When growing old with age, mobility and safety becomes a constant worry. Declining agility and unsteadiness can make it dangerous for older citizens to go out from the safety of their homes to do their day to day activities.
This project introduces the concept of an extremely futuristic initiative called the digital twin to help our very own older generation stay safe from the dangerous they could face in the outside world.
A digital twin is a digital replica of a living or non-living physical entity. By bridging the physical and the virtual world, data is transmitted seamlessly allowing the virtual entity to exist simultaneously with the physical entity. But what if we can go a step further and create a digital twin for living beings in the physical space using advanced AI and Robotics.
In other words what we created was a humanoid robot who can replicate exact motions done by a human who is inside the safety of their homes.
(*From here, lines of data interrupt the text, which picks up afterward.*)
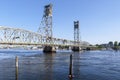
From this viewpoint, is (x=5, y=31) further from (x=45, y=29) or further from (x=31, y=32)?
(x=45, y=29)

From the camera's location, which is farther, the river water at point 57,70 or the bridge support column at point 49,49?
the bridge support column at point 49,49

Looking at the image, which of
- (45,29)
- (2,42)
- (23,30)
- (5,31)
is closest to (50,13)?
(45,29)

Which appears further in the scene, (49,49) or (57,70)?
(49,49)

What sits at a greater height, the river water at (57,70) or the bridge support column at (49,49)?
the bridge support column at (49,49)

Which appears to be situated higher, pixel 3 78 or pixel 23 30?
pixel 23 30

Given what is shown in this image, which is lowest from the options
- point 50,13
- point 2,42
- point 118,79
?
point 118,79

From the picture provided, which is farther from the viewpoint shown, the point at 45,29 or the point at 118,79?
the point at 45,29

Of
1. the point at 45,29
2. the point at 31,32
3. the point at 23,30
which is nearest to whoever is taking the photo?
the point at 23,30

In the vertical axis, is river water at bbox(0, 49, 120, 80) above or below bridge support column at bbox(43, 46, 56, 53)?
below

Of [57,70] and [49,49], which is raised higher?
[49,49]

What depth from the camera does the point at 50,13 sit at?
17388cm

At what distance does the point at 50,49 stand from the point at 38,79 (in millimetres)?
120824

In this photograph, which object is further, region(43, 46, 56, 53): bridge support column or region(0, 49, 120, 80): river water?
region(43, 46, 56, 53): bridge support column

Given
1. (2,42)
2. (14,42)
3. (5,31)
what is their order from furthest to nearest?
(5,31) → (14,42) → (2,42)
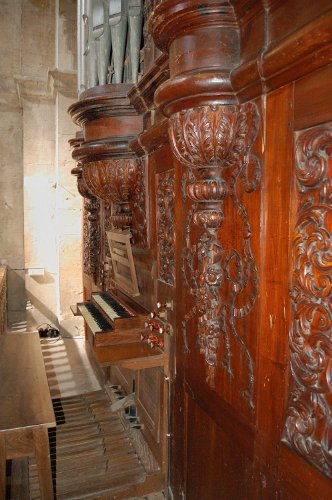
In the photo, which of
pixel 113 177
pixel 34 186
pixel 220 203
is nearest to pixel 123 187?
pixel 113 177

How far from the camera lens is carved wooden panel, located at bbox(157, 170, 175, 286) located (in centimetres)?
249

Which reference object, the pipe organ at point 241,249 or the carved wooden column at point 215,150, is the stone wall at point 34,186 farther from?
the carved wooden column at point 215,150

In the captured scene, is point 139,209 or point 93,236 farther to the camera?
point 93,236

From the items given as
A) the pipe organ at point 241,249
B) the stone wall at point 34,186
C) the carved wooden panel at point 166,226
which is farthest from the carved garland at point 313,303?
the stone wall at point 34,186

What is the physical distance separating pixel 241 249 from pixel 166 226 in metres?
1.01

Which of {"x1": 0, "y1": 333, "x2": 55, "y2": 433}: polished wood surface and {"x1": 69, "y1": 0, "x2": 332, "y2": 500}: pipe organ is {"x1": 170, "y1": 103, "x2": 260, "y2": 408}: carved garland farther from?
{"x1": 0, "y1": 333, "x2": 55, "y2": 433}: polished wood surface

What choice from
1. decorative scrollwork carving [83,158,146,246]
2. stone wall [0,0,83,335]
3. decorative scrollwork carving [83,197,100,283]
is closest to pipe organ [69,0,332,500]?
decorative scrollwork carving [83,158,146,246]

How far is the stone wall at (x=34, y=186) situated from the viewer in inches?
256

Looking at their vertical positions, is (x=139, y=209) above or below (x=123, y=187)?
below

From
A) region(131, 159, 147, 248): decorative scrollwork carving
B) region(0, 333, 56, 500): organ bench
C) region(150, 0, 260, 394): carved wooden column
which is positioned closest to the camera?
region(150, 0, 260, 394): carved wooden column

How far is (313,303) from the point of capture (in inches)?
49.1

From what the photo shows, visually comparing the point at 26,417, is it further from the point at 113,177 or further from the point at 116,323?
the point at 113,177

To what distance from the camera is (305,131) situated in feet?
4.14

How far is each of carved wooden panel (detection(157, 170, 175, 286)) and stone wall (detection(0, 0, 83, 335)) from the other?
401 centimetres
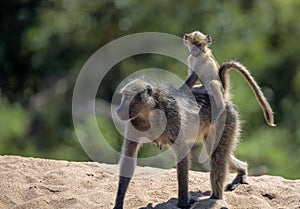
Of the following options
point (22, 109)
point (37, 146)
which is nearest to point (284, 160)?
point (37, 146)

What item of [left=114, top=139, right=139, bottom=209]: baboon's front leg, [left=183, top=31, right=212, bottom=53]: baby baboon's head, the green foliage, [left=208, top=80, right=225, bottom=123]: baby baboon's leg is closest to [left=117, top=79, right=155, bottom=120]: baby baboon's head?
[left=114, top=139, right=139, bottom=209]: baboon's front leg

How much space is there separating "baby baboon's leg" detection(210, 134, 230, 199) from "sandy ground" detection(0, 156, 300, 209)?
0.11m

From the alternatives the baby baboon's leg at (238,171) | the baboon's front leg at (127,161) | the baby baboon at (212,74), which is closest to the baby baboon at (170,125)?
the baboon's front leg at (127,161)

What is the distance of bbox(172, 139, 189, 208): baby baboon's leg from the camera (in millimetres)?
6789

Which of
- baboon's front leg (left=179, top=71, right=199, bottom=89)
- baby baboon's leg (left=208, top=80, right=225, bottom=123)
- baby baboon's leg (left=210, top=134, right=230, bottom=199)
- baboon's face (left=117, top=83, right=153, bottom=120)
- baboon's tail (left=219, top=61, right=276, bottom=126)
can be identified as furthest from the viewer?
baboon's front leg (left=179, top=71, right=199, bottom=89)

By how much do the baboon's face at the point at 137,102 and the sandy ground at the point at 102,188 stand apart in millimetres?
750

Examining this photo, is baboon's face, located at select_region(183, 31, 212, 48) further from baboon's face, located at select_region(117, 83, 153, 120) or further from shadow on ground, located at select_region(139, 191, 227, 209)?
shadow on ground, located at select_region(139, 191, 227, 209)

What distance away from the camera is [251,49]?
52.6 ft

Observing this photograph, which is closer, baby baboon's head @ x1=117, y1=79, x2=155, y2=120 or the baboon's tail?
baby baboon's head @ x1=117, y1=79, x2=155, y2=120

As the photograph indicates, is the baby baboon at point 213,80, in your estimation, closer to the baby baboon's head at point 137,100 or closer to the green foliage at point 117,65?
the baby baboon's head at point 137,100

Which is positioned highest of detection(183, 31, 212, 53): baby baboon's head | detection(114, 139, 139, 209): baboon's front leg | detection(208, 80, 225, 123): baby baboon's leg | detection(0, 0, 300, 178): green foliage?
detection(0, 0, 300, 178): green foliage

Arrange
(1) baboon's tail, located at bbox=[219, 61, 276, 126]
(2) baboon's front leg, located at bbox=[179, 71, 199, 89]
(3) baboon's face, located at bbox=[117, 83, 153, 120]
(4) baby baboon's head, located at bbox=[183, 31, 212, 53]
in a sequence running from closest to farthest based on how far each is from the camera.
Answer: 1. (3) baboon's face, located at bbox=[117, 83, 153, 120]
2. (1) baboon's tail, located at bbox=[219, 61, 276, 126]
3. (2) baboon's front leg, located at bbox=[179, 71, 199, 89]
4. (4) baby baboon's head, located at bbox=[183, 31, 212, 53]

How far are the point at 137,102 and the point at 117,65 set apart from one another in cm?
891

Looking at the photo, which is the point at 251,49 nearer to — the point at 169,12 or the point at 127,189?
the point at 169,12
Those who have watched “Real Steel” might have a slight idea about what I’m talking about.
This project consists of three main sections,
1. Capturing the motions made by humans
2. Identifying and predicting the motion on the cloud and transmitting that data to the robot.
3. Controlling the robot to Replicate the motion
Now this seems very futuristic and complicated and sounds like it would require large amount of sensors. But thanks to the advancements in Artificial Intelligence, it does not have to be like that anymore. In this project the motion capturing is done using AI and Computer Vision using a typical web camera connected the computer. This project was done using an open source AI model the captured video is evaluated and all the joints in the body are identified.
Then their XY coordinates are transmitted in to a NodeJS based cloud server which analyzes the received numerical data and predicts the motion of the person. Then the commands related to that particular motion are transmitted to the robots ESP8266 microcontroller over the internet. Based on the commands received the ESP8266 will communicate with the STM32 controller and move the motors of the robot accordingly.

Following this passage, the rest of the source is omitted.